# First Interview by CT Grey out on Preorder



## ctg (Sep 21, 2017)

"_On the eve of the Great Panic Mi5’s Senior Intelligence Analyst Henrik Jackson sits down to interview an impossible creature, a six and half centuries old vampire called Lady Jane McGriffin. She shouldn’t exist, but yet, she’s there, sitting in front of him, telling him a tale of how she survived the days leading to the world-wide zombie apocalypse that sent the elite packing their bags to leave Earth._"

After a long while and many struggles, First Interview (Necromorphosis Trilogy - Book 1) is available in ebook format for all major platforms. It features Noble Vampires, Future Tech, Underground Bases, Portals and Supernatural Romance set in Espionage tale that is told in noir style.  

https://www.amazon.co.uk/dp/B075RHCQJB/?tag=brite-21
https://www.amazon.com/dp/B075RHCQJB/?tag=id2100-20
First Interview, an Ebook by CT Grey


----------



## Juliana (Sep 21, 2017)

Congrats CTG!


----------



## ctg (Sep 21, 2017)

Juliana said:


> Congrats CTG!
───
**REQUIRED WORK**.
• 1. In the forum thread about the book's release, what is the name of the vampire that Henrik Jackson interviews?
• 2. Extract the portion of the forum thread that begins with the words containing "https://www.amazon.co.uk/dp/B075RHCQJB/?tag=brite-21" and ends with "Juliana (Sep 21, 2017)".

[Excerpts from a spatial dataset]
───
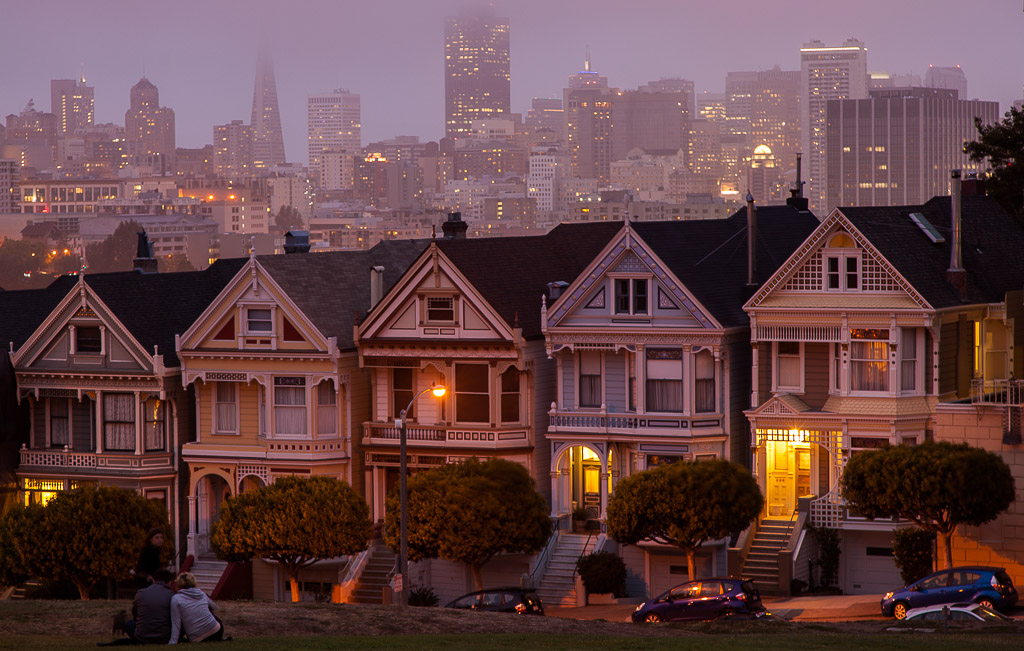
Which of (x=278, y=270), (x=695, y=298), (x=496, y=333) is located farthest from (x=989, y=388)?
(x=278, y=270)

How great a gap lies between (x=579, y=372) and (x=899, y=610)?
1278cm

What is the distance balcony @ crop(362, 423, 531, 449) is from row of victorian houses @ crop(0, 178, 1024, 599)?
0.22 ft

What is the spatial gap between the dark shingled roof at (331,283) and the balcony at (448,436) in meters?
2.57

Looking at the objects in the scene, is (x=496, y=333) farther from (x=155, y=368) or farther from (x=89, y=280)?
(x=89, y=280)

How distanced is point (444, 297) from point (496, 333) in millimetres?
1932

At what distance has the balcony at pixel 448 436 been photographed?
172 feet

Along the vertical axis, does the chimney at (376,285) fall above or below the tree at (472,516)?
above

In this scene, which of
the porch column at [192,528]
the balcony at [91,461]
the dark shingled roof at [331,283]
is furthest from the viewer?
the balcony at [91,461]

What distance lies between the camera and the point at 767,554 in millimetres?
49656

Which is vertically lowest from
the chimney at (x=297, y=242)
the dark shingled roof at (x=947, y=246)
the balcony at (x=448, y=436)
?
the balcony at (x=448, y=436)

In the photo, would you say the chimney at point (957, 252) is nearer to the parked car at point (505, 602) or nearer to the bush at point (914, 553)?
the bush at point (914, 553)

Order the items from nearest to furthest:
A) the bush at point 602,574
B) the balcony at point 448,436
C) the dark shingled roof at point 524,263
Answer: the bush at point 602,574, the balcony at point 448,436, the dark shingled roof at point 524,263

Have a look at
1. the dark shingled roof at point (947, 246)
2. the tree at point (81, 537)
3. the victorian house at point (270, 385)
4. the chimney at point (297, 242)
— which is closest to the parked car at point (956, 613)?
the dark shingled roof at point (947, 246)

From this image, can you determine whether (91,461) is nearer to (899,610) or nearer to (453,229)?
(453,229)
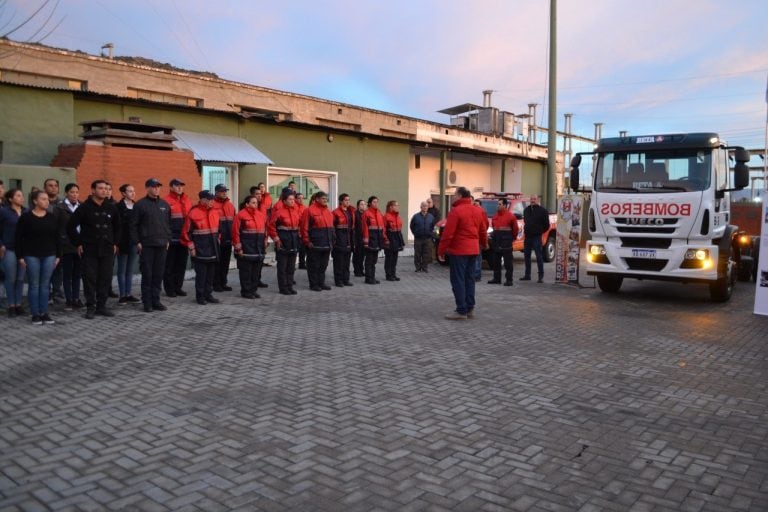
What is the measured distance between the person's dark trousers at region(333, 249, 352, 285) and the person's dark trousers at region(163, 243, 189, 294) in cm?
318

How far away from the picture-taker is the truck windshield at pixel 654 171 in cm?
1063

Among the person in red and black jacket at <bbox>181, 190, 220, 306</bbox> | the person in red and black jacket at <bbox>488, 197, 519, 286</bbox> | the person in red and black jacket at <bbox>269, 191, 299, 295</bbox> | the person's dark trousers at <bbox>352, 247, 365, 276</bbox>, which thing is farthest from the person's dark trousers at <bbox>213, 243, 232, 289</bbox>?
the person in red and black jacket at <bbox>488, 197, 519, 286</bbox>

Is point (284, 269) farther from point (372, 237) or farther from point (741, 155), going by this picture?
point (741, 155)

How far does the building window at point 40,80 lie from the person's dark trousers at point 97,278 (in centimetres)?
987

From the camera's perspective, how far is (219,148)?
54.6 ft

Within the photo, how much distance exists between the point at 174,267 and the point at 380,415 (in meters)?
7.32

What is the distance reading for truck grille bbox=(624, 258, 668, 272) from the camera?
10.8 m

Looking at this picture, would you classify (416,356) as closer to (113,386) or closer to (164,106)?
(113,386)

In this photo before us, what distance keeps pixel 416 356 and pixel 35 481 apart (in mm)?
4074

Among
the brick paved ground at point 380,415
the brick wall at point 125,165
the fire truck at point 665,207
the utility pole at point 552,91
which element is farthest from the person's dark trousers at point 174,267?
the utility pole at point 552,91

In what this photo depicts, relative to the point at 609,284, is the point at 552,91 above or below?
above

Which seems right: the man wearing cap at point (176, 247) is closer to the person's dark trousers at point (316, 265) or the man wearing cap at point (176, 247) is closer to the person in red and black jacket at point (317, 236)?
the person in red and black jacket at point (317, 236)

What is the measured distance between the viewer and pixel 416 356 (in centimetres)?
696

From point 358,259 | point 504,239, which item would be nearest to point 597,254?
point 504,239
───
**EXPECTED RESULTS**.
• 1. Lady Jane McGriffin

• 2.
https://www.amazon.co.uk/dp/B075RHCQJB/?tag=brite-21
https://www.amazon.com/dp/B075RHCQJB/?tag=id2100-20
First Interview, an Ebook by CT Grey


----------



## Juliana (Sep 21, 2017)